What this exercise asks:
(A) Copy the Perl thread on named nested subroutines word for word, starting with "specifically, because I'm" and going on through "invoked as usual.".
(B) Answer these questions about the Perl thread on named nested subroutines:
(i) According to John W. Krahn, why can't named subroutines be "nested"?
(ii) How does Rainer Weikusat describe PL/Perl?
(iii) In the code example, what string does the anonymous subroutine assigned to *blubb inside blah return?
(C) Can you continue the Perl thread on named nested subroutines, picking up right after its last sentence?

[Passage shown Boundary: Start]

Named nested subroutines?

R

Rainer Weikusat

Are the other gotchas with named nested subroutines than the 'variable
will not stay shared' issue?
 
J

John W. Krahn

Rainer said:
Are the other gotchas with named nested subroutines than the 'variable
will not stay shared' issue?

Named subroutines cannot be "nested" because their names are package
variables and so do not follow lexical scoping rules.

The problem you are having is with lexical variables that are in the
wrong scope.



John
 
R

Rainer Weikusat

John W. Krahn said:
Named subroutines cannot be "nested" because their names are package
variables and so do not follow lexical scoping rules.

To a degree, they can

----------
#!/usr/bin/perl

sub blubb
{
return 'blubb';
}

sub blah
{
local *blubb = sub { return 'yadda'; };
return blubb();
}

print blubb(), " ", blah(), "\n";
----------

but I was asking about named subroutines defined
inside other named subroutines, eg

sub a
{
sub b { return 1; }
return 2;
}

specifically, because I'm using PL/Perl (Perl as PostgreSQL
procedural language) for a task which isn't entirely trivial anymore
and I would like to avoid having to put all my helper subs as
anonymous subroutines into %_SHARED and invoking them by going through
this hash. The PL/Perl documentation recommends against this,
calling it 'dangerous' and referring to perldiag for details. But the
only thing this manpage has to say to that is the 'variable will
not stay shared' issue[*] which doesn't affect me because I need to
put definitions of named subroutines into an anonymous Perl
subroutine (PL/Perl top-level construct) but all I want is creating
functions with ordinary names which can be invoked as usual.

[Passage shown Boundary: End]
[Data below Boundary: Start]

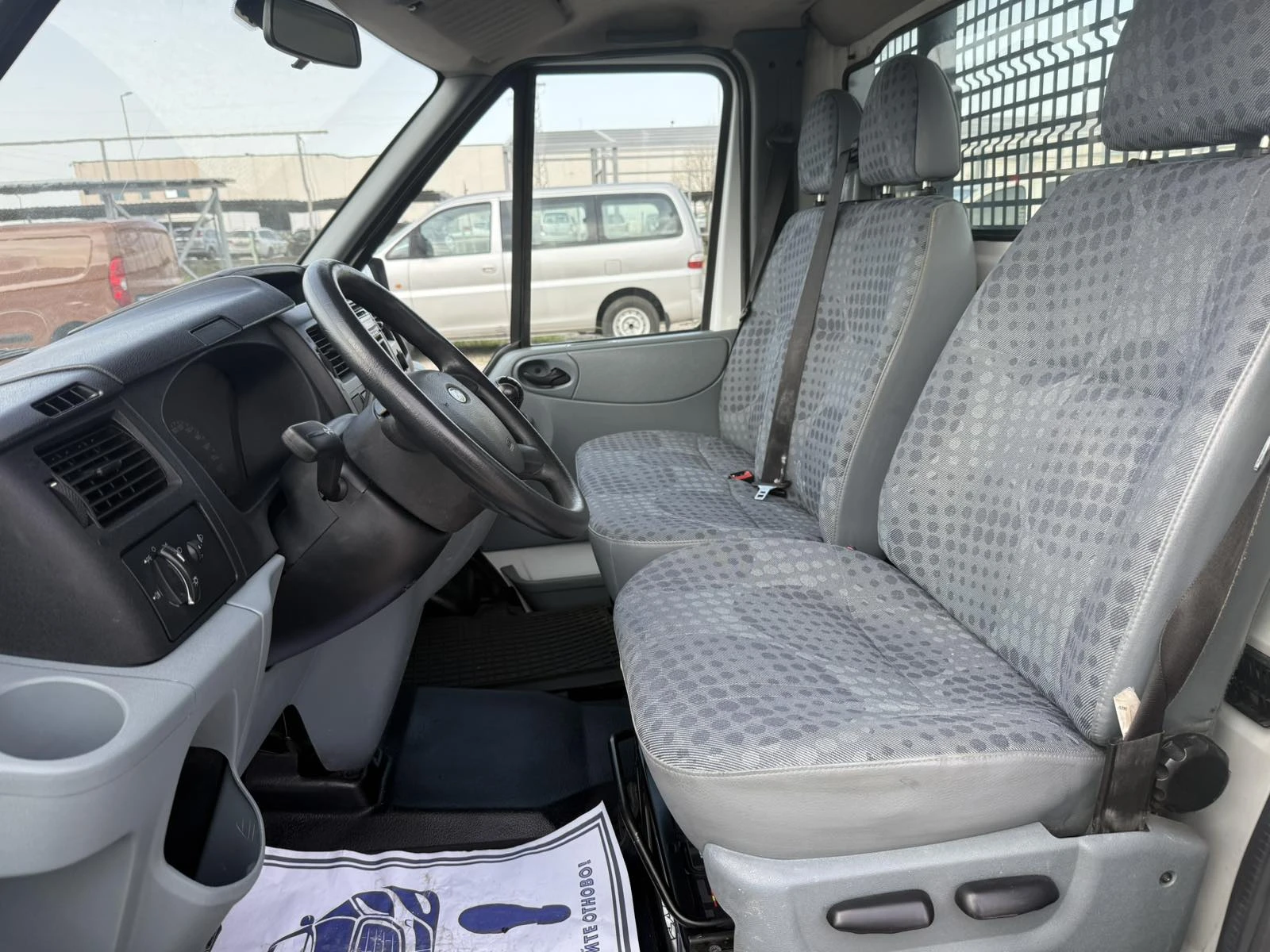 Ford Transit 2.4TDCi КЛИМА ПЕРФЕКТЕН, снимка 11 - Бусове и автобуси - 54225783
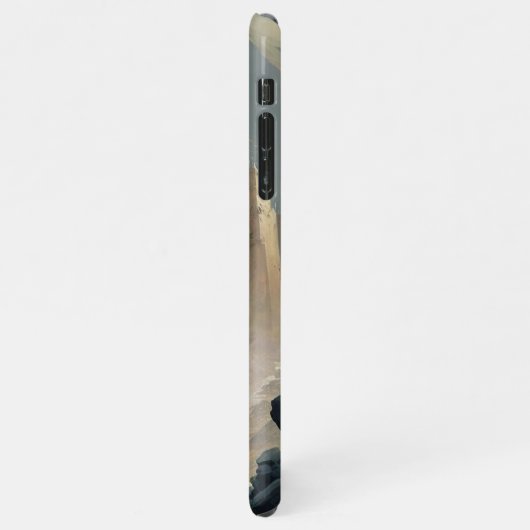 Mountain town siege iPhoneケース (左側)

[Data below Boundary: End]

Task-by-task answers:
(A)
specifically, because I'm using PL/Perl (Perl as PostgreSQL
procedural language) for a task which isn't entirely trivial anymore
and I would like to avoid having to put all my helper subs as
anonymous subroutines into %_SHARED and invoking them by going through
this hash. The PL/Perl documentation recommends against this,
calling it 'dangerous' and referring to perldiag for details. But the
only thing this manpage has to say to that is the 'variable will
not stay shared' issue[*] which doesn't affect me because I need to
put definitions of named subroutines into an anonymous Perl
subroutine (PL/Perl top-level construct) but all I want is creating
functions with ordinary names which can be invoked as usual.

(B)
(i) Their names are package variables, so they do not follow lexical scoping rules.
(ii) As Perl as PostgreSQL procedural language.
(iii) 'yadda'

(C)
[*] Not that this would really be true (tested with 5.10.1,
known to be working for some older version as well):

----------------
sub howl
{
my $x;

$x = 2;

{
sub yodel { return $x; }
}

return sub { ++$x; };
}

my $inc = howl();

print yodel, "\n";
$inc->();
print yodel, "\n";
$inc->();
print yodel, "\n";
-----------------

[rw@sapphire]/tmp $perl -w a.pl
Variable "$x" will not stay shared at a.pl line 9.
2
3
4
 
R

Rainer Weikusat

Ben Morrow said:
[...]
sub howl
{
my $x;

$x = 2;

{
sub yodel { return $x; }
}

return sub { ++$x; };
}

my $inc = howl();

print yodel, "\n";
$inc->();
print yodel, "\n";
$inc->();
print yodel, "\n";

my $again = howl();
say(yodel), $again->() for 1..3;

You only called &howl once, so there was only ever one copy of $x and
therefore no problem. The problem arises when you call it again, so
there are now two copies of $x, so it's no longer clear which copy the
global &yodel should refer to.

Unless it is redefined (which it isn't), it should continue to refer to the same $x it
originally referred to. After all, the closure created by a 2nd
invocation also won't "share" an $x with the closure created by the
first one. But I certainly misunderstood the warning ...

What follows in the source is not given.